Certes, la Bible mentionne aussi les complaintes, les élégies que l'on chante dans le malheur. Toutefois, même quand elle est d’une poignante tristesse, la musique a, pour la culture juive, un effet réconfortant, apaisant, consolant. Au milieu des pires douleurs et des plus grandes agitations, elle adoucit et soulage. Ainsi, David calmait les accès de fureur et de folie du roi Saül en jouant de la harpe. L'apôtre Jacques souligne ce lien entre la musique et la joie quand il écrit que la souffrance appelle à la prière et que la joie suscite le chant. L'existence croyante va de l'une à l'autre, elle n'ignore pas la supplication et le cri désespéré, que rappellent nos croix et de nombreux tableaux qui dépeignent avec tant de force misères et horreurs. L'existence croyante connaît aussi la louange et l'adoration, cette joie de vivre que donne la foi et que la musique sait si bien traduire.
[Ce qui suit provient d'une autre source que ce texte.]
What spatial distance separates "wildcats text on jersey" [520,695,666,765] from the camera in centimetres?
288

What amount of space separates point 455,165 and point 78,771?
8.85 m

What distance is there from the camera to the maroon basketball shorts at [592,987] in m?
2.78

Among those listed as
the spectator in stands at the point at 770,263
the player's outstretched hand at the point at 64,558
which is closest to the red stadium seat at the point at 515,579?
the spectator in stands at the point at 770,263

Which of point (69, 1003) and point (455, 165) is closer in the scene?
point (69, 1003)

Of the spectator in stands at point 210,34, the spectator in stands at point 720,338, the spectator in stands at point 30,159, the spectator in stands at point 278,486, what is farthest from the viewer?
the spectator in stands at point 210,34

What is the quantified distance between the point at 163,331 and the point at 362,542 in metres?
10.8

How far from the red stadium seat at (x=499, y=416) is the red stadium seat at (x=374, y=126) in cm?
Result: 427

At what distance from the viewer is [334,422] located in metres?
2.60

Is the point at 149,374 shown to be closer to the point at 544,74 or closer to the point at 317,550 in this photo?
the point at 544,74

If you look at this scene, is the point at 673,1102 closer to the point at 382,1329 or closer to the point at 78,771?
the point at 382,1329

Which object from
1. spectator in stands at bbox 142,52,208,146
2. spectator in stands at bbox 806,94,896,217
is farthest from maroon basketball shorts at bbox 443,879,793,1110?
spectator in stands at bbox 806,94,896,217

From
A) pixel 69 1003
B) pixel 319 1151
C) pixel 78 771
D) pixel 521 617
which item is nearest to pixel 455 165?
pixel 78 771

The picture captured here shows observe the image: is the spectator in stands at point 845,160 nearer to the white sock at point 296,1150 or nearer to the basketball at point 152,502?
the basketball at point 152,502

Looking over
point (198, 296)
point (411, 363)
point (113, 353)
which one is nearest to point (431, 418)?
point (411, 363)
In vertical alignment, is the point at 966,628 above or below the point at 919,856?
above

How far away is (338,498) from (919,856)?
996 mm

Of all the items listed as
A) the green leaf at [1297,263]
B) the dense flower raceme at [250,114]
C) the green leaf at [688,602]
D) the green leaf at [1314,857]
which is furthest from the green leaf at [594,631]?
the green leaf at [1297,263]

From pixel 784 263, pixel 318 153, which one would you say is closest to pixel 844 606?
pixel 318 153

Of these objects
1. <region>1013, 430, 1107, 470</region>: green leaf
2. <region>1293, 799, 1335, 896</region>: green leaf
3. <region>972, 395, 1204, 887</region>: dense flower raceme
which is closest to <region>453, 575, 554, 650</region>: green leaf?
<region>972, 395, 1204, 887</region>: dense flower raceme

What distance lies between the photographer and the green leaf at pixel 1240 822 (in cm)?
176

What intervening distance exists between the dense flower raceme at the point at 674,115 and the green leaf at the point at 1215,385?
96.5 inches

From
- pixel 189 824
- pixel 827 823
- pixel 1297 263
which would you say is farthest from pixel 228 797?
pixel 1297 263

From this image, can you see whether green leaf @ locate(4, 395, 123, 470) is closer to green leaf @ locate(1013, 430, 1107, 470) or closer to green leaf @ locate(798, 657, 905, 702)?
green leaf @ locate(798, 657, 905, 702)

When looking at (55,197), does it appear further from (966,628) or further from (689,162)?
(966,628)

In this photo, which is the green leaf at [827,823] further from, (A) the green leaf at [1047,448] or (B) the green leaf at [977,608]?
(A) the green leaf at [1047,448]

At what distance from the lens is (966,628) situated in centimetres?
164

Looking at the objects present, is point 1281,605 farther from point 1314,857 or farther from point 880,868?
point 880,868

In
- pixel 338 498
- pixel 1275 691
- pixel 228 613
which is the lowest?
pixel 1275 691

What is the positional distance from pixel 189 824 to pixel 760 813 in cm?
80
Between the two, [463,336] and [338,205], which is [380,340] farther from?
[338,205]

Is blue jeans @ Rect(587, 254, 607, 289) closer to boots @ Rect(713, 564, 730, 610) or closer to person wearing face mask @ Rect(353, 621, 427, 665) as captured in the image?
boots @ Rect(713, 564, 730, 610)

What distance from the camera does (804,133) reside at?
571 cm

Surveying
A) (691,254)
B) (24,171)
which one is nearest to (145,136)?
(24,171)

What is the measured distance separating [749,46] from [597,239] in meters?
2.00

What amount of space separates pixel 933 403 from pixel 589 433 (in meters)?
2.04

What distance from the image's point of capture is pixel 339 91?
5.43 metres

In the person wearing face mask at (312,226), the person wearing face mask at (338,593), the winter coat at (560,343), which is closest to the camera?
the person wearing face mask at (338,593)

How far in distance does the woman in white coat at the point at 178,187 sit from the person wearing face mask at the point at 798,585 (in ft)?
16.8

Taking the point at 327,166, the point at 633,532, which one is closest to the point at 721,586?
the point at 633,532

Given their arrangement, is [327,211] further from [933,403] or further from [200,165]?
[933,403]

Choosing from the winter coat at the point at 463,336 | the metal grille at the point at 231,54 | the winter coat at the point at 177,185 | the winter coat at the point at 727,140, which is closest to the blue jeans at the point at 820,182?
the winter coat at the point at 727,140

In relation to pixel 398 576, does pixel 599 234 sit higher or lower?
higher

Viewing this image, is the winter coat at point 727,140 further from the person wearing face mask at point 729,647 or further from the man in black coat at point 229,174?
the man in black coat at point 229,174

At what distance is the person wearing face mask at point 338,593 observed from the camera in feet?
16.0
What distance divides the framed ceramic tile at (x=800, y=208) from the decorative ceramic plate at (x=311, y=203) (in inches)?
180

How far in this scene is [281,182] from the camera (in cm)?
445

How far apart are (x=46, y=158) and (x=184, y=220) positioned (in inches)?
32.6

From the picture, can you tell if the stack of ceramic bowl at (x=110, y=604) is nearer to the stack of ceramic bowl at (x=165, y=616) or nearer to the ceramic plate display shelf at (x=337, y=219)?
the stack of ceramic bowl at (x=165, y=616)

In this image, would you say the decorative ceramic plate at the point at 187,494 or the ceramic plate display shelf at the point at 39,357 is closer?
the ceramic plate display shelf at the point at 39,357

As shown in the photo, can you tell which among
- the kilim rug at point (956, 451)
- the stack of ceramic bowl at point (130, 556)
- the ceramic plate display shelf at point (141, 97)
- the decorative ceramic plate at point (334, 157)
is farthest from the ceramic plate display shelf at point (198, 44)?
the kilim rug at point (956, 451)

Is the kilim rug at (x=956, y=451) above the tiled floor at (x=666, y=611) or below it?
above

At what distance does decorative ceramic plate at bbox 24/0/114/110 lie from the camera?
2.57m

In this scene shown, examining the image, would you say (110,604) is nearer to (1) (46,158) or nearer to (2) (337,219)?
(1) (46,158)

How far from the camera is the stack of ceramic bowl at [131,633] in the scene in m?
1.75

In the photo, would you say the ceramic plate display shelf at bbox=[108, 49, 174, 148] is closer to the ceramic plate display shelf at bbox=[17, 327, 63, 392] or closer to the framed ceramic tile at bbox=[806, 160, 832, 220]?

Peut-on aller plus loin et dire que les différents arts, la musique et les autres, même quand ils n’ont rien de religieux, traduisent la spiritualité ou le désir de spiritualité qui nous habite tous, croyants et mécréants ? J’aurais, pour ma part, tendance à le penser. Les grecs disaient que l'art est divin ; un chrétien pourrait, me semble-t-il y voir une trace ou une œuvre de l'Esprit en nous. Comme tout animal, l'être humain a besoin de nourriture, d'abri, de sécurité et de santé. Mais cela ne lui suffit pas ; il lui faut aussi de la beauté, il est d’ailleurs possible qu’il en aille de même pour certains animaux. L'existence physique ne le comble pas. La connaissance, le savoir non plus. Il tient, à juste titre, en haute estime la parole rationnelle, logique qui explique, analyse et démontre ; pourtant, elle ne le satisfait pas entièrement, elle n'arrive pas à dire tout ce qu'il sent et éprouve. Il ne peut pas non plus s'en tenir à la fonctionnalité pratique et en faire la valeur suprême. Que nous percevions et produisions de la beauté témoigne que se trouve en nous l’aspiration à quelque chose qui à la fois nous touche et nous dépasse. L’art nous donne accès à ce que le langage n'arrive pas à dire, à ce que l'intelligence ne peut pas calculer, à ce que la pensée ne parvient pas à déchiffrer, et qui pourtant nous habite, nous anime et apporte à notre existence sens, élan et profondeur. Aussi me paraît-il profondément et intimement lié avec la spiritualité

Polyphonies des communautés chrétiennes

Les grands réformateurs ont été des musiciens. Luther et Zwingli aimaient chanter et ils ont composé des cantiques. Si Calvin voulait éviter que les cultes soient le prétexte des concerts donnés par des virtuoses, par contre il tenait beaucoup au chant d'assemblée, auquel tous les fidèles participent ; il souhaitait non pas une chorale qui chante devant un auditoire, mais une chorale qui fasse chanter l’assemblée. Le protestantisme a beaucoup cultivé la musique. Comment ne pas mentionner Jean-Sébastien Bach, imprégné par la spiritualité et la théologie luthériennes, comme l'a très bien montré, dans son premier livre, Albert Schweitzer, qui était à la fois pasteur, philosophe, médecin et organiste ?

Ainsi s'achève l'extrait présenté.